GIVEN INSTRUCTION: Format the lines of the entries from the one containing "Is the pink petal at (x=199, y=121)" through the end of the entries, inclusive, as a JSON list of strings with one string per line, skipping blank lines and leaving out the pictures.

LISTING:
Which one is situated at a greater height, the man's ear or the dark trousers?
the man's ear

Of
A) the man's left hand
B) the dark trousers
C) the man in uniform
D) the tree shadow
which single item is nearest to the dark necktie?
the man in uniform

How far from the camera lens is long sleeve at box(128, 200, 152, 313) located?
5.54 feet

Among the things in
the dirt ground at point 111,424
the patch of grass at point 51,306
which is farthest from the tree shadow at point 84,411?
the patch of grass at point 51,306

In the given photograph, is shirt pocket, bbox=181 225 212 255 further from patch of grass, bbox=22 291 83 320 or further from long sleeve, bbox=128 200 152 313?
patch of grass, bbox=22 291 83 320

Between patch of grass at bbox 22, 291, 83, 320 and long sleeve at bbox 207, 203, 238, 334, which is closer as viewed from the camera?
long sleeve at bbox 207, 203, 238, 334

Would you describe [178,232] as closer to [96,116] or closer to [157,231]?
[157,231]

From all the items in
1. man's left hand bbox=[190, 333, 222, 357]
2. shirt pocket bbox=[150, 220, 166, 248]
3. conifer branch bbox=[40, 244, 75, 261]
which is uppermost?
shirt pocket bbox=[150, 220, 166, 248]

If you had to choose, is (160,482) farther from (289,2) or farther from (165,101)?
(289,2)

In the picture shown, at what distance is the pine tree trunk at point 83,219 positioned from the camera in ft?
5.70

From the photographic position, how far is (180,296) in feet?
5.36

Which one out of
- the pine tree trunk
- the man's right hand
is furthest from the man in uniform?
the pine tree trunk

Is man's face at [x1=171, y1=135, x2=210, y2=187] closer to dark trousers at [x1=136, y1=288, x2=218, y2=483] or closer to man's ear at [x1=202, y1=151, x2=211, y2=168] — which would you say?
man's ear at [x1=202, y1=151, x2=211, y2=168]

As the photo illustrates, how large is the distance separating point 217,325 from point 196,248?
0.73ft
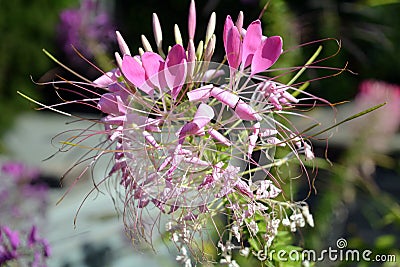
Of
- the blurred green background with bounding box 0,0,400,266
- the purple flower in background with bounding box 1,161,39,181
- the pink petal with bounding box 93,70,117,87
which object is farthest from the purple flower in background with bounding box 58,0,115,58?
the pink petal with bounding box 93,70,117,87

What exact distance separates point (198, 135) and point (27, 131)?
3639 millimetres

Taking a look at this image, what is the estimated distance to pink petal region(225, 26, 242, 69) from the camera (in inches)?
18.2

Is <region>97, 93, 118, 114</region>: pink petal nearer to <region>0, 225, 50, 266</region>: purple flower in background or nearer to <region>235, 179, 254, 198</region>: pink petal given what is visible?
<region>235, 179, 254, 198</region>: pink petal

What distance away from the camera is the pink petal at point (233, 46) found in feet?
1.51

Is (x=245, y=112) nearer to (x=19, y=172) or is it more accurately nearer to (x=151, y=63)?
(x=151, y=63)

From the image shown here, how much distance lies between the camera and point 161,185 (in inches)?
19.4

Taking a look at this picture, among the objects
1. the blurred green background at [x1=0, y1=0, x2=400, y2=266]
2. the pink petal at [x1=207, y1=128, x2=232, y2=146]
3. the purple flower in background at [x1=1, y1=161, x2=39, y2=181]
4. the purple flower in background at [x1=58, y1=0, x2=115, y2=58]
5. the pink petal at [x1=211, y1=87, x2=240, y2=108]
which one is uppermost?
the pink petal at [x1=211, y1=87, x2=240, y2=108]

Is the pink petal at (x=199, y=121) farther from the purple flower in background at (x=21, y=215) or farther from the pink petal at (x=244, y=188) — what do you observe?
the purple flower in background at (x=21, y=215)

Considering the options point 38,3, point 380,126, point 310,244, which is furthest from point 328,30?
point 38,3

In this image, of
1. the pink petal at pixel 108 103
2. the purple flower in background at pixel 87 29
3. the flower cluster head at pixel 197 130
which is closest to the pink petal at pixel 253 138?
the flower cluster head at pixel 197 130

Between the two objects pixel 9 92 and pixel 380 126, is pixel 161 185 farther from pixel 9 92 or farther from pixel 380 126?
pixel 9 92

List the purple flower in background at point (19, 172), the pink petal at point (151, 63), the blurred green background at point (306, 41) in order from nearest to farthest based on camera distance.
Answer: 1. the pink petal at point (151, 63)
2. the purple flower in background at point (19, 172)
3. the blurred green background at point (306, 41)

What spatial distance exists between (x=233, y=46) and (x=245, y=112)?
53mm

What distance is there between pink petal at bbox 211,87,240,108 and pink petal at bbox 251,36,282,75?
38 millimetres
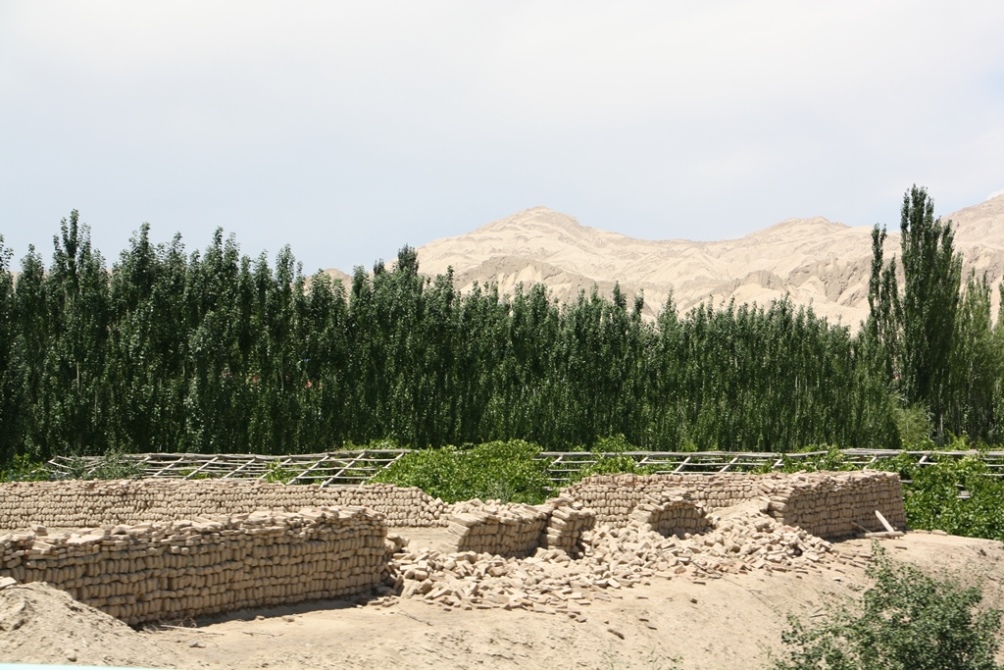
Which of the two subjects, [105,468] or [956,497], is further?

FINISHED EXERCISE:
[
  "Is the pink petal at (x=199, y=121) farther from the purple flower in background at (x=21, y=215) or farther from the pink petal at (x=244, y=188) — what do you observe?",
  "the purple flower in background at (x=21, y=215)",
  "Considering the options point 38,3, point 380,126, point 310,244, which is furthest from point 328,30?",
  "point 38,3",
  "In this image, of",
  "1. the pink petal at pixel 108 103",
  "2. the purple flower in background at pixel 87 29",
  "3. the flower cluster head at pixel 197 130",
  "which is closest to the pink petal at pixel 253 138?",
  "the flower cluster head at pixel 197 130",
  "Between the two objects pixel 9 92 and pixel 380 126, is pixel 161 185 farther from pixel 9 92 or farther from pixel 380 126?",
  "pixel 9 92",
  "List the purple flower in background at point (19, 172), the pink petal at point (151, 63), the blurred green background at point (306, 41) in order from nearest to farthest based on camera distance.",
  "Answer: 1. the pink petal at point (151, 63)",
  "2. the purple flower in background at point (19, 172)",
  "3. the blurred green background at point (306, 41)",
  "What spatial distance exists between (x=233, y=46) and (x=245, y=112)?",
  "53mm",
  "What distance is there between pink petal at bbox 211,87,240,108 and pink petal at bbox 251,36,282,75?",
  "38 millimetres",
  "Which of the two subjects, [105,468] or [956,497], is further?"
]